** Exercise text **
Lottie and Walter by Anna Walker

Every Saturday morning Lottie goes to her swimming class, but she is afraid to go into the water. Lottie watches the other children swimming and having fun, but Lottie has a secret. Only Lottie knows there is a shark hiding in the swimming pool that wants to eat her! 

One day Walter appears at the pool and Lottie discovers her secret friend loves books and  bubbles, eating fish fingers and playing hide-and-seek too. Most of all Walter loves to sing! When Lottie feels scared of the dark Walter quietly sings her to sleep…

Humbelly doo,
Lumbelly la,
Loopy loo!

Can her friend Walter help Lottie find her courage to jump in the pool so she can enjoy the pool party with her friends?

I was lucky to hear Anna Walker talk about Lottie and Walter. Anna’s idea for her story came from when she was little and her cousin told her there was a shark in her grandparent’s pool. When Anna was young she had lots of secret companions and decided a walrus was a perfect secret friend for Lottie. Anna wanted her walrus to sing and Walter’s song is one of her son Sam’s funny poems.

Anna’s ideas for stories come from her everyday life, travelling, her pets or even feelings and she paints or draws them in her visual diary. You can read more about how Anna created Walter and Lottie HERE.

Anna loves to bring her characters to life by making and knitting them and using them in stop motion videos. She is very talented, patient and humble.

Walter is wearing his party hat!

Can you tell that Anna loves drawing walruses?

Download your own Lottie and Walter activity pack and have fun creating Walter in different ways!

Thank you Anna, Lottie and Walter for reminding us that even though we might be scared at times, we all have the courage we need inside…

Happy reading! 

A Great Escape by Felice Arena

 Felice Arena takes us on a daring adventure set in Cold War Germany in 1961 when the government built the Berlin Wall that divided Germany into East and West and separated families, friends and neighbours for twenty eight years. 

Imagine your city has been divided by a wall and and your family is on the other side…

Peter stays with his grandparents when his parents and sister go on a trip across the border to the West. They wake to find the government is building a wall through their city. It is guarded by soldiers, tanks and fierce dogs so nobody can get through and people can no longer go to the West. Peter feels trapped and is scared he might never see parents and little sister, Margrit again. Finding a way past the wall will require courage and ingenuity. Peter and his friends Otto and Elke desperately want to escape, but whose daring plan will succeed…

A Great Escape is an exciting adventure story, but it is also a reminder of how strong the love of family can be, even when a wall tries to separate them. Peter’s story will tug at your heart.

United States Information Service, Department of State [Public domain], via Wikimedia Commons

I was lucky to hear Felice talk about A Great Escape on it’s publishing day and he celebrated  by bringing Peter’s favourite Kalter Hund cake (also known as ‘Cold Dog’ cake!). Despite it’s name, it’s a scrumptious chocolate biscuit cake and you will definitely want more than one slice! Thanks, Felice!

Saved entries
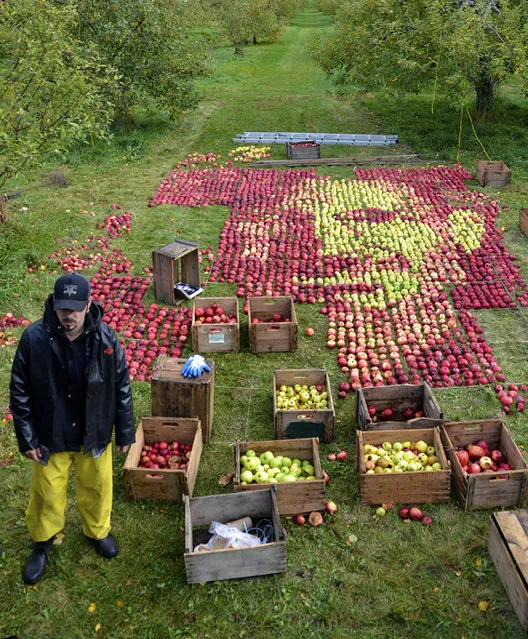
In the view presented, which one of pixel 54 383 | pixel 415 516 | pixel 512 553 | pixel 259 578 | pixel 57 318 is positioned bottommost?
pixel 259 578

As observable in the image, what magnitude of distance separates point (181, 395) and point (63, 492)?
2112 millimetres

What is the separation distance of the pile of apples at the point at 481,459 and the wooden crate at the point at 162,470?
10.4 ft

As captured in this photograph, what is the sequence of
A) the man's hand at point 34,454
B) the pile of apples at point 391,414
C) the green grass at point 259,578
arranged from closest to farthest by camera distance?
the man's hand at point 34,454, the green grass at point 259,578, the pile of apples at point 391,414

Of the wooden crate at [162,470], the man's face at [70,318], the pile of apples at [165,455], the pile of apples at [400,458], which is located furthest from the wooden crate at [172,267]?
the man's face at [70,318]

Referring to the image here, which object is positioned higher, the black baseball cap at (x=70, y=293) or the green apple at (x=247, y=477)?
the black baseball cap at (x=70, y=293)

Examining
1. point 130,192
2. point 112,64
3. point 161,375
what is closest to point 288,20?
point 112,64

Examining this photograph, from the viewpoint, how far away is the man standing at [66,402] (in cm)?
514

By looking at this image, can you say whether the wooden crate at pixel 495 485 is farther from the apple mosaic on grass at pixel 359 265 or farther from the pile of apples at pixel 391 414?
the apple mosaic on grass at pixel 359 265

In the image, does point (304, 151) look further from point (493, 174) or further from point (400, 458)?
point (400, 458)

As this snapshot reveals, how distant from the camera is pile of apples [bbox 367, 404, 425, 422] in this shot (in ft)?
25.9

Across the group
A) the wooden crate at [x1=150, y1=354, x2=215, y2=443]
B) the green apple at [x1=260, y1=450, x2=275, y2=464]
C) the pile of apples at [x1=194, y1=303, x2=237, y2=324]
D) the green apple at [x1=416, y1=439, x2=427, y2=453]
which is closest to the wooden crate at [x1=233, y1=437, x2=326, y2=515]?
the green apple at [x1=260, y1=450, x2=275, y2=464]

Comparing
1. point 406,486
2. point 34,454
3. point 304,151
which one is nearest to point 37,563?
point 34,454

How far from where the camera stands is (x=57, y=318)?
5.14m

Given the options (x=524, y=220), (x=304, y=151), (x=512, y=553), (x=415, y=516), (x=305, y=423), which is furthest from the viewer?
(x=304, y=151)
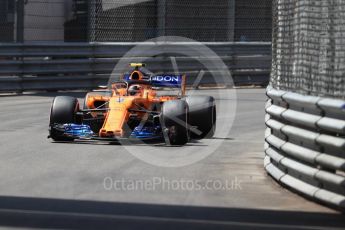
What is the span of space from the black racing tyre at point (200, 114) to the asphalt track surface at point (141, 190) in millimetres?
278

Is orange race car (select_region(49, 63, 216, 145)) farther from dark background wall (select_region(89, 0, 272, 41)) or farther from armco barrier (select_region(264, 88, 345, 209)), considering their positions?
dark background wall (select_region(89, 0, 272, 41))

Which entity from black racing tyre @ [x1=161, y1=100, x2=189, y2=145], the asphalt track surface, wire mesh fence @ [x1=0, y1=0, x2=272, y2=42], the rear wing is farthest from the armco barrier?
wire mesh fence @ [x1=0, y1=0, x2=272, y2=42]

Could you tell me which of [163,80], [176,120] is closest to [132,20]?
[163,80]

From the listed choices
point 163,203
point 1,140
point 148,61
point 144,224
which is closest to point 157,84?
point 1,140

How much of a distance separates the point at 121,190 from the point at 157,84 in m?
4.48

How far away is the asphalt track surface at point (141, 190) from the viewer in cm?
705

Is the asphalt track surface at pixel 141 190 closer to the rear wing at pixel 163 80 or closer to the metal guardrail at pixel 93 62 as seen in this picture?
the rear wing at pixel 163 80

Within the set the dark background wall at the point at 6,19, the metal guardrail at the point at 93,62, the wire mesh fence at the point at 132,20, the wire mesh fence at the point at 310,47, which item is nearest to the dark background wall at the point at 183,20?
the wire mesh fence at the point at 132,20

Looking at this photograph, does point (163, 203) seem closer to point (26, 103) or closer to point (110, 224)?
point (110, 224)

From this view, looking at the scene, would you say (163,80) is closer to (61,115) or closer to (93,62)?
(61,115)

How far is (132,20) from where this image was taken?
2153cm

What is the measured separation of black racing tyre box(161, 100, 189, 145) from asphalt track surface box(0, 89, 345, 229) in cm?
17

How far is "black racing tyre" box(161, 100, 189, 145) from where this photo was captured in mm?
11531

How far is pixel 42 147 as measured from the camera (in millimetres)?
11438
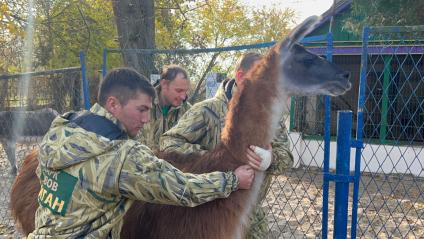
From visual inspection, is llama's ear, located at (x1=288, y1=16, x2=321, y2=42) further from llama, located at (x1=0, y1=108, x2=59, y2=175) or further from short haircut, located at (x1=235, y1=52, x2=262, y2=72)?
llama, located at (x1=0, y1=108, x2=59, y2=175)

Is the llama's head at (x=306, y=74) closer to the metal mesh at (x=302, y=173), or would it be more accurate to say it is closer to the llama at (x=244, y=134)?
the llama at (x=244, y=134)

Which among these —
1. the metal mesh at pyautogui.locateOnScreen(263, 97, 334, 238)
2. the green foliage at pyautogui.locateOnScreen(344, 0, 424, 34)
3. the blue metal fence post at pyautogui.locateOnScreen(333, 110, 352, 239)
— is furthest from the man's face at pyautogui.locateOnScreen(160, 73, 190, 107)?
the green foliage at pyautogui.locateOnScreen(344, 0, 424, 34)

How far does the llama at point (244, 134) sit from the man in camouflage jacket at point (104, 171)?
0.35m

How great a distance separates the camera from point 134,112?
6.70ft

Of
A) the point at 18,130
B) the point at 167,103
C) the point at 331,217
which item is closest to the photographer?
the point at 167,103

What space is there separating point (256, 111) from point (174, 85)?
1.11m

** Problem statement **
Carry on the children's book reviews, starting after their final sentence.

** Task response **
Here’s the recipe if you would like to make it yourself. 

Felice explained that a visit to Berlin sparked the idea for A Great Escape as he wondered what if he had been there when the Berlin Wall was built…how would he have felt and what would he have done if he had been separated from his family? Stories often begin by writer’s thinking “What if….”

By chance, Felice also discovered his neighbour Peter was a guard on the West side of the Berlin Wall, and he could tell Felice about life in Berlin at that time. In fact, Felice named his main character after Peter and Peter’s dog, Otto became the name of Peter’s friend! 

As Felice was writing his book he gave it a ‘working title’ that eventually changed to A Great Escape. What do you think his ‘working title’ for his story might have been? 

Historical fiction books are portable time machines that can transport us back in time to experience places and events and help us to understand our world and ourselves a little more. 

I wonder where Felice will take us on our next historical adventure…what do you think?

Happy reading!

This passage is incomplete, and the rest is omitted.